Pages already rendered from Markdown should be the easiest. MDisBetter and Firecrawl produced near-perfect round-trips. Jina kept all content but converted some Markdown-native elements (badges, anchor TOCs) back into HTML-ish artifacts. html2text actually does fine here because the underlying HTML is semantic.

Reddit thread

The hardest test. Reddit's JS-rendered comment tree, with shadow DOM and lazy loading, breaks most tools. Firecrawl handled it best — depth control plus aggressive waiting. MDisBetter got the post and top-level comments. Jina got the post but flattened the comment hierarchy.

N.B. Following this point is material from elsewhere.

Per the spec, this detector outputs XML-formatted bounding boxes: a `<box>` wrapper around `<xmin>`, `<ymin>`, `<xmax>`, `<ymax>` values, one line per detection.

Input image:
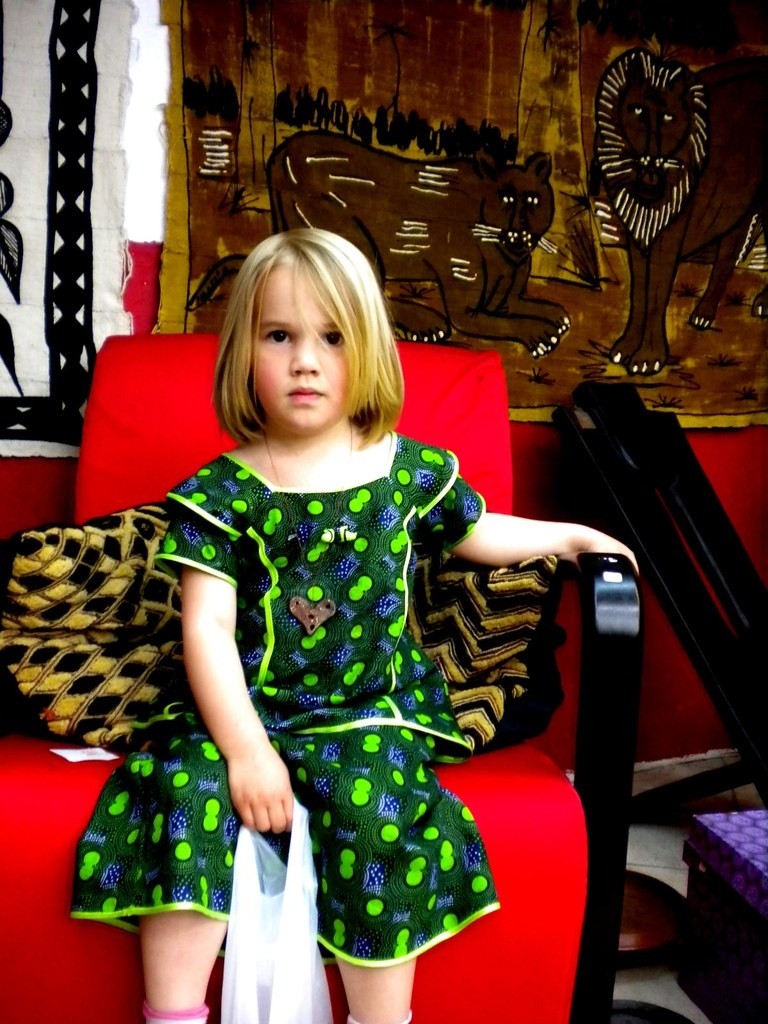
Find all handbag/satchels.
<box><xmin>220</xmin><ymin>797</ymin><xmax>333</xmax><ymax>1024</ymax></box>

The non-JS tools got essentially nothing.

Honest tradeoffs

Where MDisBetter wins: multi-format breadth (URL is one of 20+ tools we ship), code-block fidelity across documentation pages, free web tool with no signup. We don't ship a programmatic API or CLI for URL-to-Markdown today, so this is a web-tool-vs-web-tool comparison — for scripted automation, see Jina Reader or Firecrawl below. Full positioning in our 2026 ranked review.

Where Firecrawl wins: full-site crawling at scale, more aggressive JS handling with depth and wait controls, better engineering for spider-style use cases. If your job is "crawl this entire docs site," Firecrawl is purpose-built. We compare them directly in MDisBetter vs Firecrawl.

Where Jina Reader wins: API simplicity (prefix any URL with r.jina.ai/), generous free tier, good baseline quality. Hard to beat for one-line developer integration. Our Jina comparison goes deeper.

Where html2text wins: local execution, zero dependency on any service, free forever. Quality is the worst of the bunch on modern web pages, but if your input is server-rendered HTML you control, it's a perfectly fine choice.

The verdict

For most users converting one or many URLs to LLM-ready Markdown, MDisBetter, Firecrawl, and Jina Reader are the three serious options. The choice between them is positioning more than quality:

For RAG pipelines specifically, see the URL-to-Markdown for RAG guidance page and the runnable Trafilatura-based recipe in scrape a website to Markdown for RAG.

Frequently asked questions

Why did MDisBetter and Firecrawl tie at 19/20?
Different strengths cancel out. MDisBetter scored higher on code-block formatting (better language-tag preservation across documentation sites). Firecrawl scored higher on JS handling (more aggressive waiting and depth control on heavy SPAs). Net total is identical; the right pick depends on your workload.
Did html2text really score so low, or is the test biased toward modern pages?
html2text is excellent for what it does — convert clean server-rendered HTML to Markdown locally. Modern web is mostly not that. On the test corpus (representative of real-world URL-to-Markdown work), JS-rendered pages and ad-laden sites dominate, and html2text was designed for an earlier era. Different test corpus, different score.
How often do these scores change as tools update?
Quarterly is a reasonable refresh cadence. The leading tools (MDisBetter, Firecrawl, Jina) all push improvements monthly. Specific scores can shift; the broad ranking has been stable for the past year and is likely to remain stable.